GIVEN TASK: Swap "mask_w" for "mask_width" in the records, starting with the line that contains "Show me where cell is." and going on through the line that contains "199L100 187H83L69 203V222L88". Return only those lines, with everything else left unchanged.

DATA ROWS:
========================================

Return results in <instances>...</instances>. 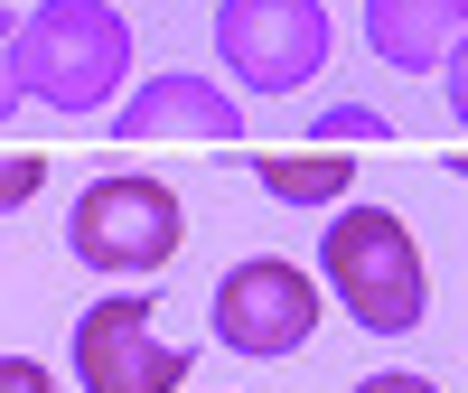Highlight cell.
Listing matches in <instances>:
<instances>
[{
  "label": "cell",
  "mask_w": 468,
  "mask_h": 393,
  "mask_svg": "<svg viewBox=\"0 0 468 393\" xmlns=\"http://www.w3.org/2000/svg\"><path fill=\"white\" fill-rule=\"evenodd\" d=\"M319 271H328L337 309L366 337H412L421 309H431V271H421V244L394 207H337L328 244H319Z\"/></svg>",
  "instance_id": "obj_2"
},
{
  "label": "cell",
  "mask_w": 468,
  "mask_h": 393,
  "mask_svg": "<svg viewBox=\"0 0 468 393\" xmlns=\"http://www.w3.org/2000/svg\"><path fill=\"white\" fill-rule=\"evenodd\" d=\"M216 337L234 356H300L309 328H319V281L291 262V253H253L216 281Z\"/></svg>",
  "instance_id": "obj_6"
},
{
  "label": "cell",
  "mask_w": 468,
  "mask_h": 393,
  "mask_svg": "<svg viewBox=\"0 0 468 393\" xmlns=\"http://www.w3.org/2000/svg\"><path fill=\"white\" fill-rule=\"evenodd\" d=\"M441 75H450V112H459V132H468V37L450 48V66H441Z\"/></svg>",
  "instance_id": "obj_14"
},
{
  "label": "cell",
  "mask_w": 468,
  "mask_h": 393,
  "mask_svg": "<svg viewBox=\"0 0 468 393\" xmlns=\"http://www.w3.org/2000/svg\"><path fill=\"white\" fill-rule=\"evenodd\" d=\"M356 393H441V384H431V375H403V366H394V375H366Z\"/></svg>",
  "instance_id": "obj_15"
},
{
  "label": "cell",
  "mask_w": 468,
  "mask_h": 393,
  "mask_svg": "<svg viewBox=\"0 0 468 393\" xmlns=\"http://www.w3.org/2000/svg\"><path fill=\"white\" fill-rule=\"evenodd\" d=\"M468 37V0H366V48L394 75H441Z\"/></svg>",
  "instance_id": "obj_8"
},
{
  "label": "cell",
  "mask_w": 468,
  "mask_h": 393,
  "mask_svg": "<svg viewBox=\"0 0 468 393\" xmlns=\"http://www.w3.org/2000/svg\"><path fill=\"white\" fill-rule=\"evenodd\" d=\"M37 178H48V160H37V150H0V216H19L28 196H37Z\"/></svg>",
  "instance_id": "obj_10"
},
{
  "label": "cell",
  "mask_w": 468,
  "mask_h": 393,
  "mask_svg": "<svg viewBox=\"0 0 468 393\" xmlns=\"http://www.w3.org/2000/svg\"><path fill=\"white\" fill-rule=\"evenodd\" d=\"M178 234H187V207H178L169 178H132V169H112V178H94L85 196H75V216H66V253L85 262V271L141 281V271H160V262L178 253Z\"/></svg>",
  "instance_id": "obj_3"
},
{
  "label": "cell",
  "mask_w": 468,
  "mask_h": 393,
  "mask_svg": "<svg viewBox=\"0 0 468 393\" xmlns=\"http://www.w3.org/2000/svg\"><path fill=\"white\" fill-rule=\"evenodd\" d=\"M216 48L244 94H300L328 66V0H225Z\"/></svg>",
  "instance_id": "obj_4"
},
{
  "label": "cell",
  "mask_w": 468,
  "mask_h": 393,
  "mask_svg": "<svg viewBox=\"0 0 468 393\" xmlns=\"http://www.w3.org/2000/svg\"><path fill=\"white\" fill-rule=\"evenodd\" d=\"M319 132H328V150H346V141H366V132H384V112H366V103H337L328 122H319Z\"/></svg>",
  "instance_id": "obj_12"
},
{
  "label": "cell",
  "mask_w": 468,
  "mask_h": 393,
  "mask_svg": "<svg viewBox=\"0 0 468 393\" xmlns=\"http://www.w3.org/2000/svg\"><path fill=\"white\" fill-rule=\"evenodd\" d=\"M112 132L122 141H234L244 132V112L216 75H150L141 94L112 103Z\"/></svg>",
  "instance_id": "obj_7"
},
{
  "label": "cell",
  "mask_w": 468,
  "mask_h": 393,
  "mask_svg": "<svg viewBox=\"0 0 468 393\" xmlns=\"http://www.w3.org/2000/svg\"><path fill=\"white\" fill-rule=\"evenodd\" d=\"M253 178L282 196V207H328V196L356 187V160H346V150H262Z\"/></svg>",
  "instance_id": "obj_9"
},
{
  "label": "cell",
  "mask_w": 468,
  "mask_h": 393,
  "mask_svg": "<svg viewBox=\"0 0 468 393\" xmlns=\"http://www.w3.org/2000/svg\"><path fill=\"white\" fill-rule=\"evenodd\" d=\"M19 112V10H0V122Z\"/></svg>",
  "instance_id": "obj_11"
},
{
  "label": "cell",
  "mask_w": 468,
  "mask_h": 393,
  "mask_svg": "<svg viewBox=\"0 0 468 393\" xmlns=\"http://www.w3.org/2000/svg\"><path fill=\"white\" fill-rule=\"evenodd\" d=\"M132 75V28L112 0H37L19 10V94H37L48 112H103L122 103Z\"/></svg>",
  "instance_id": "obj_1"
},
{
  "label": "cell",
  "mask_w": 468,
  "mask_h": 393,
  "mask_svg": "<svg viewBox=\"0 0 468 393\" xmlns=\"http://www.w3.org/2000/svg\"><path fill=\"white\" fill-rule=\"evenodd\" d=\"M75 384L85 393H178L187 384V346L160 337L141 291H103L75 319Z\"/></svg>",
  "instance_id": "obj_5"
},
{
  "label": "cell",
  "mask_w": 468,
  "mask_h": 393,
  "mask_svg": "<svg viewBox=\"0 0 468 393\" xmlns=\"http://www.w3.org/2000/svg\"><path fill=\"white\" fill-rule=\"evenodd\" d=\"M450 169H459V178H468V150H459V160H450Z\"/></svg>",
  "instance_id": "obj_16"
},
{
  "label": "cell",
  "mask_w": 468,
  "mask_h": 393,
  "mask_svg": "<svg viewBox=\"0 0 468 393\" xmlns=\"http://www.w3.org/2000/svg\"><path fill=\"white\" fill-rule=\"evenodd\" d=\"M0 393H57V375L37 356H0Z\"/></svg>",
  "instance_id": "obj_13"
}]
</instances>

========================================

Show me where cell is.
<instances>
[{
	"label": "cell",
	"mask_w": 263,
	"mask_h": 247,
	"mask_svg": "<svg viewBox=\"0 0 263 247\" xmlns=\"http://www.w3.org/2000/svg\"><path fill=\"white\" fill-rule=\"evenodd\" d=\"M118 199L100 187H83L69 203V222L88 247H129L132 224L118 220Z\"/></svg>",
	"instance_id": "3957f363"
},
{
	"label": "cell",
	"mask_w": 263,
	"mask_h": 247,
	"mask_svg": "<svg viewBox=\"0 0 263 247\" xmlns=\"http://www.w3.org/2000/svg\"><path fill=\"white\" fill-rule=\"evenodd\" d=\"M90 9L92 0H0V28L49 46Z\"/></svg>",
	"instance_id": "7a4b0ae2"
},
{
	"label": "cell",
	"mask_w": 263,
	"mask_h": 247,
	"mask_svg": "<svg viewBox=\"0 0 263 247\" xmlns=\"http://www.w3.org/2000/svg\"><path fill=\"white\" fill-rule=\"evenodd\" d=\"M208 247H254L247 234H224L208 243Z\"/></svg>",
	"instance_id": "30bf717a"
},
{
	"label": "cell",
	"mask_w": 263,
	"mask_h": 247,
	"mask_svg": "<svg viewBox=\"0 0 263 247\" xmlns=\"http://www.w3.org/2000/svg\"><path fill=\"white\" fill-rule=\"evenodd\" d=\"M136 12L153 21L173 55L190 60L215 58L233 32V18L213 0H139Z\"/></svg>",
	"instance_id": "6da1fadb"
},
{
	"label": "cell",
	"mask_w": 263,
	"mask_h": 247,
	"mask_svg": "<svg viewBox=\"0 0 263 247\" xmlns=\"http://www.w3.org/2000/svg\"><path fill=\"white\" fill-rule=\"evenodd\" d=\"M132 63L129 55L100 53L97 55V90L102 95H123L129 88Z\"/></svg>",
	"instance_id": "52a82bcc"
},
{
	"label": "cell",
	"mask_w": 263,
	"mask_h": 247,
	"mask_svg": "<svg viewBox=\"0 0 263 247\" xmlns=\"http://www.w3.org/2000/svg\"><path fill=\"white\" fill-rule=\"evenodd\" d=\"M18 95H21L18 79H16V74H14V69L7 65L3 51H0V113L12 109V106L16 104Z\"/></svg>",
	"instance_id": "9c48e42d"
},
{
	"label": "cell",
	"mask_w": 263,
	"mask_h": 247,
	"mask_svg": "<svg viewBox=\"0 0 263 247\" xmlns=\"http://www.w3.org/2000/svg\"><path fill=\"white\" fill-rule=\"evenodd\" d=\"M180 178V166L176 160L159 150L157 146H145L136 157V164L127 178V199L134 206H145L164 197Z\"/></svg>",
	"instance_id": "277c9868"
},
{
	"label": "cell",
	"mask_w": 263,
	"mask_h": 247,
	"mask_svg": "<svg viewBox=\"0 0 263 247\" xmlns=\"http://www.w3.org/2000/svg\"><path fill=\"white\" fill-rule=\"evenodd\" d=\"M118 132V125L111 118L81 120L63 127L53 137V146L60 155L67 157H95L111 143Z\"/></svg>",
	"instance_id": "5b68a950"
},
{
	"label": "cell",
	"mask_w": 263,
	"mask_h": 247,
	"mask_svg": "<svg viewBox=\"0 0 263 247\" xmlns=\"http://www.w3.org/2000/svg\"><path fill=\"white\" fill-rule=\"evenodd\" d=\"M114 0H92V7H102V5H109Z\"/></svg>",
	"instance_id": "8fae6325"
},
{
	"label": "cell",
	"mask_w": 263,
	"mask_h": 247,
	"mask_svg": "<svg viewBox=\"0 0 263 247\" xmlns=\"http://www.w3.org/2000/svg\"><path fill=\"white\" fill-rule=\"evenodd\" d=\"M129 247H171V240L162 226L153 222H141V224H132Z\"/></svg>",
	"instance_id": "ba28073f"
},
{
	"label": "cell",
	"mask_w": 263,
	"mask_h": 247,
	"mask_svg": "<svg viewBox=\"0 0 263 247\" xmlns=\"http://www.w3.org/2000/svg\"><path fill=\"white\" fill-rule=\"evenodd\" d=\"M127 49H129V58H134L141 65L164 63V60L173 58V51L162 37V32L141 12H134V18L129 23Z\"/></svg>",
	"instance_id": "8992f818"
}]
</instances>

========================================

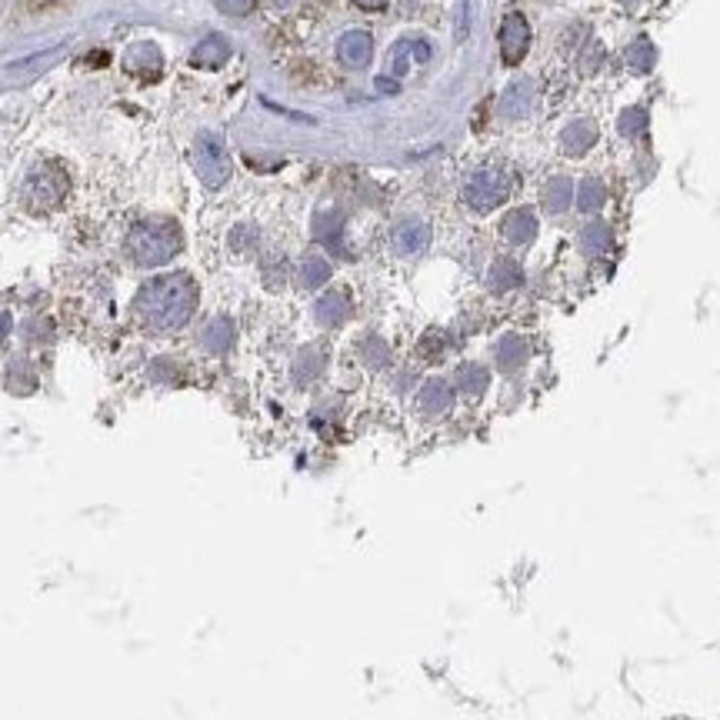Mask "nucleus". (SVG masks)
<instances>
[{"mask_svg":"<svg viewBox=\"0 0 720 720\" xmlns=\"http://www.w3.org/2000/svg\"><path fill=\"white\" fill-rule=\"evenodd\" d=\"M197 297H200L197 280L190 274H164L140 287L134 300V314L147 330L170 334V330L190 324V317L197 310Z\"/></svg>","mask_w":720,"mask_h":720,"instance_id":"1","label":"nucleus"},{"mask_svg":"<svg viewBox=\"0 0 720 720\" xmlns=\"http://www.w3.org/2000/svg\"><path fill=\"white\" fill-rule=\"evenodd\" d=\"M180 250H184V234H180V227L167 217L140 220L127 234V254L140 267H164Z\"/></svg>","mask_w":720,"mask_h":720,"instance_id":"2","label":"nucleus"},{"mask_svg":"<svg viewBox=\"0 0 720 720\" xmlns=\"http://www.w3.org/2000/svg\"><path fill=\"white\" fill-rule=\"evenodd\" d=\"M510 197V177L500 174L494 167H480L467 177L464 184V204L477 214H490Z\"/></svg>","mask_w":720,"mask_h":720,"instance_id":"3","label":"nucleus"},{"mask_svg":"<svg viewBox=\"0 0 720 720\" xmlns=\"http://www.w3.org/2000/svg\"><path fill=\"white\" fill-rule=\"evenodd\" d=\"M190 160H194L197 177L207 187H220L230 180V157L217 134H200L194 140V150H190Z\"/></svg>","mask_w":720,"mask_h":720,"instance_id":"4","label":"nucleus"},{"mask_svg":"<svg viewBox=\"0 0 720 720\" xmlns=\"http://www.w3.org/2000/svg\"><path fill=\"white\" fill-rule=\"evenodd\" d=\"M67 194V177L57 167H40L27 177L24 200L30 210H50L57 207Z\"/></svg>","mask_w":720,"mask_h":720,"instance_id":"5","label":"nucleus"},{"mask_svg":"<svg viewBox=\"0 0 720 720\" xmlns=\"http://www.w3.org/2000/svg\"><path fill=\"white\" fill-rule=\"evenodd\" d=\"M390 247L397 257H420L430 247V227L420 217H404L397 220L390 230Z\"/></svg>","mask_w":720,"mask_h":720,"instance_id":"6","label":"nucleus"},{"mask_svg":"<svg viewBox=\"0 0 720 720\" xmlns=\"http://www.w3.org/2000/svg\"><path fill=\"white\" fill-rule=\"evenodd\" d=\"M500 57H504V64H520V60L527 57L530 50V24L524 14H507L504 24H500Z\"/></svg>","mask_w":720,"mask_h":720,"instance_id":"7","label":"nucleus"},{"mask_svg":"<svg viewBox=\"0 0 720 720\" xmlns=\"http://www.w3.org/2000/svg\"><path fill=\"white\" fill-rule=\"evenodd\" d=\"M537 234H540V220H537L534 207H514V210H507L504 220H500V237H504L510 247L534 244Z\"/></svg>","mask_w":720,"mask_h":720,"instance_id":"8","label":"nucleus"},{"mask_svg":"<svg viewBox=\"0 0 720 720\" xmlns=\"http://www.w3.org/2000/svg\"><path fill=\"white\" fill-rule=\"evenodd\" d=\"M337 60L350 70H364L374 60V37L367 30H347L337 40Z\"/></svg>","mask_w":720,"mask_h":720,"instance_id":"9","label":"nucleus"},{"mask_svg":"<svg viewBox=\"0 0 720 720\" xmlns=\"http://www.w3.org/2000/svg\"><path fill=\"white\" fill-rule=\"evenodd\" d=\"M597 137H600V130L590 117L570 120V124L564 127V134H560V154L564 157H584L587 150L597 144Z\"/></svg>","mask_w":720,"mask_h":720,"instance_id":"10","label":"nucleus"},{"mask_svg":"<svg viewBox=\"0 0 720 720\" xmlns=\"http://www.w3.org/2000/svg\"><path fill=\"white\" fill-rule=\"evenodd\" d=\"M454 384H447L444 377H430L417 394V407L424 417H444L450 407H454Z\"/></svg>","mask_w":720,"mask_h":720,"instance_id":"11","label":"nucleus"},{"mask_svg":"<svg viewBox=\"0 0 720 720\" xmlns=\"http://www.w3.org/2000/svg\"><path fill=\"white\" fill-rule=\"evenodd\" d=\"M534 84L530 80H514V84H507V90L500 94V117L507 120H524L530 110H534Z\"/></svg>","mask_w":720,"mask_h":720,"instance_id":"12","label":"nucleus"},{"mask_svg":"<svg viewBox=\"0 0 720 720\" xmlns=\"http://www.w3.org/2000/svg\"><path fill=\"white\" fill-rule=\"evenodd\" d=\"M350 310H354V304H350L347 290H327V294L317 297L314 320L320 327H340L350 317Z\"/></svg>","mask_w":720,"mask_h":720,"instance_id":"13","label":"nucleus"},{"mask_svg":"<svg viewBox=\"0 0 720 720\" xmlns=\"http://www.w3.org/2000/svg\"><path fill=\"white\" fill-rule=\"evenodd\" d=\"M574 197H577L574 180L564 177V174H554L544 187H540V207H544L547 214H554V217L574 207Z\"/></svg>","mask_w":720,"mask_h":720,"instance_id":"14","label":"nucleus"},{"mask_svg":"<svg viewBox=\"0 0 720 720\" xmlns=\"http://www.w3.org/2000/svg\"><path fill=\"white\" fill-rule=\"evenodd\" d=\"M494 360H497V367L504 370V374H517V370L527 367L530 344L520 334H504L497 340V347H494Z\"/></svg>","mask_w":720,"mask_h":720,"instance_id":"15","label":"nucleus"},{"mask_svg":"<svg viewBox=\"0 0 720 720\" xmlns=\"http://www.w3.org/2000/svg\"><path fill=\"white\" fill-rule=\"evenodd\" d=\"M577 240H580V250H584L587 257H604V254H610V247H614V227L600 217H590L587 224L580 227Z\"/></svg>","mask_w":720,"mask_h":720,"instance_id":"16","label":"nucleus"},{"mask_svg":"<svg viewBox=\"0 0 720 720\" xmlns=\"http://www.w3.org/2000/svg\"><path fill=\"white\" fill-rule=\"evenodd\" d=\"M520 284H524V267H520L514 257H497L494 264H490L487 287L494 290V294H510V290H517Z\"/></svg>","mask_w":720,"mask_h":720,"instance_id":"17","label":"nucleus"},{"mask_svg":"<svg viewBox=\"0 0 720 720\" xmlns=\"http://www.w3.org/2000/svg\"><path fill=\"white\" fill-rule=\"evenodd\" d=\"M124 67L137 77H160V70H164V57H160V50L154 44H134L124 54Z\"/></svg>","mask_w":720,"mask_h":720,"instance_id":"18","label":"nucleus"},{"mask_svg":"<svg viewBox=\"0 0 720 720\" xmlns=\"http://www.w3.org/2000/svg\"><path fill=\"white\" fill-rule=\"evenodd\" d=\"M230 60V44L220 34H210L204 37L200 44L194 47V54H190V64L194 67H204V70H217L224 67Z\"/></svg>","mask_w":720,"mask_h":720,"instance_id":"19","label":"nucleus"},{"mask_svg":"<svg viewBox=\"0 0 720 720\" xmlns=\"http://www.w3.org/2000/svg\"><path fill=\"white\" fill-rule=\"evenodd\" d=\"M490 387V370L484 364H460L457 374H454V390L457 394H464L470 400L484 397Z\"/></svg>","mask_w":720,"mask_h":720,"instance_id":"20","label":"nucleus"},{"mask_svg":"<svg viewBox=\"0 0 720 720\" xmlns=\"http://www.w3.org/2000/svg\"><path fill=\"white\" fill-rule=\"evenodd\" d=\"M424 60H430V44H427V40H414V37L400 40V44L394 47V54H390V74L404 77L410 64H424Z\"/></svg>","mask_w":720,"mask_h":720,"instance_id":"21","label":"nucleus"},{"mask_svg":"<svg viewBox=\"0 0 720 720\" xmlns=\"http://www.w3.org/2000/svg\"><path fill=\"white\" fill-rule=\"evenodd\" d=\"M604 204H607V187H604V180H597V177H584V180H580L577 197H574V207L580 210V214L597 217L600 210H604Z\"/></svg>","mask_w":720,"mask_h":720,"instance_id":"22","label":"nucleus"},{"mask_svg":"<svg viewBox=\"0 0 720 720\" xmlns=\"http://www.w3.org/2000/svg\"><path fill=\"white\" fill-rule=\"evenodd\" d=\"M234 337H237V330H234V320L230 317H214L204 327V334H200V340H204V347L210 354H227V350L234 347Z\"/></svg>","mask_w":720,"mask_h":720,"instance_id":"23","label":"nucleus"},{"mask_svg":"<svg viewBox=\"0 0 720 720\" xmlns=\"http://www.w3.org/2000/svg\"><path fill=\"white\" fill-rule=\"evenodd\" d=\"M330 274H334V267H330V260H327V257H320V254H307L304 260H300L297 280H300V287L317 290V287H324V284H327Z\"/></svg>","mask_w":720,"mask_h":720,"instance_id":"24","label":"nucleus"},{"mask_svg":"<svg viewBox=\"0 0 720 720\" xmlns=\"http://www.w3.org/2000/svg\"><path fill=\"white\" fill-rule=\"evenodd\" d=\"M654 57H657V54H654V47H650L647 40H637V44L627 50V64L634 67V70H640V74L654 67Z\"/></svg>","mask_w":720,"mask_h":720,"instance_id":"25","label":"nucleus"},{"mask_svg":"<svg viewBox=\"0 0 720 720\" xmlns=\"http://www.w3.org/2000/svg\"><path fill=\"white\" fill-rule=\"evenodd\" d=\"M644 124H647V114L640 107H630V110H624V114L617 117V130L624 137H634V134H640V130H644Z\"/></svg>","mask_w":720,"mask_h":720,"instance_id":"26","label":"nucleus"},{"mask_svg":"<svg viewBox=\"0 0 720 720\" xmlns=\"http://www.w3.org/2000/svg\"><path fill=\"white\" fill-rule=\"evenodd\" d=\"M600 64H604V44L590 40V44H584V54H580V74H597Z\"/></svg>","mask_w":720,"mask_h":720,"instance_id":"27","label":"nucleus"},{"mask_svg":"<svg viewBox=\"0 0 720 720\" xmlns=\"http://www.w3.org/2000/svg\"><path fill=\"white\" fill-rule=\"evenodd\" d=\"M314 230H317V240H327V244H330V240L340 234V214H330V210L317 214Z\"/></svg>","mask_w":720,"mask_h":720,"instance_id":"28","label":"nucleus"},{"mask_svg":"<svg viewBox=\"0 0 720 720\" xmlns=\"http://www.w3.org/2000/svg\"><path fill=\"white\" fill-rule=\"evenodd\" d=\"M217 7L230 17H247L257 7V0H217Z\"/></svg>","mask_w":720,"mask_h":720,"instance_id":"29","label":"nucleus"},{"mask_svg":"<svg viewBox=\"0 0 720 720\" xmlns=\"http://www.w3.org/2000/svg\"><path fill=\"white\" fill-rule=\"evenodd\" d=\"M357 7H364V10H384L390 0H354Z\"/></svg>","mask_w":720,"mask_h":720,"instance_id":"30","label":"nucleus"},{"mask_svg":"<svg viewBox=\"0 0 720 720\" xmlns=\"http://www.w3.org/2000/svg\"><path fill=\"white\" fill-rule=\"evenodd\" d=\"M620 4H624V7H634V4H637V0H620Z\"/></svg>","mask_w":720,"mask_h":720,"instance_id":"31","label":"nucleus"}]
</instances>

========================================

WRITTEN ANSWER:
Show me where cell is.
<instances>
[{
	"label": "cell",
	"mask_width": 263,
	"mask_h": 247,
	"mask_svg": "<svg viewBox=\"0 0 263 247\" xmlns=\"http://www.w3.org/2000/svg\"><path fill=\"white\" fill-rule=\"evenodd\" d=\"M118 199L100 187H83L69 203V222L88 247H129L132 224L118 220Z\"/></svg>",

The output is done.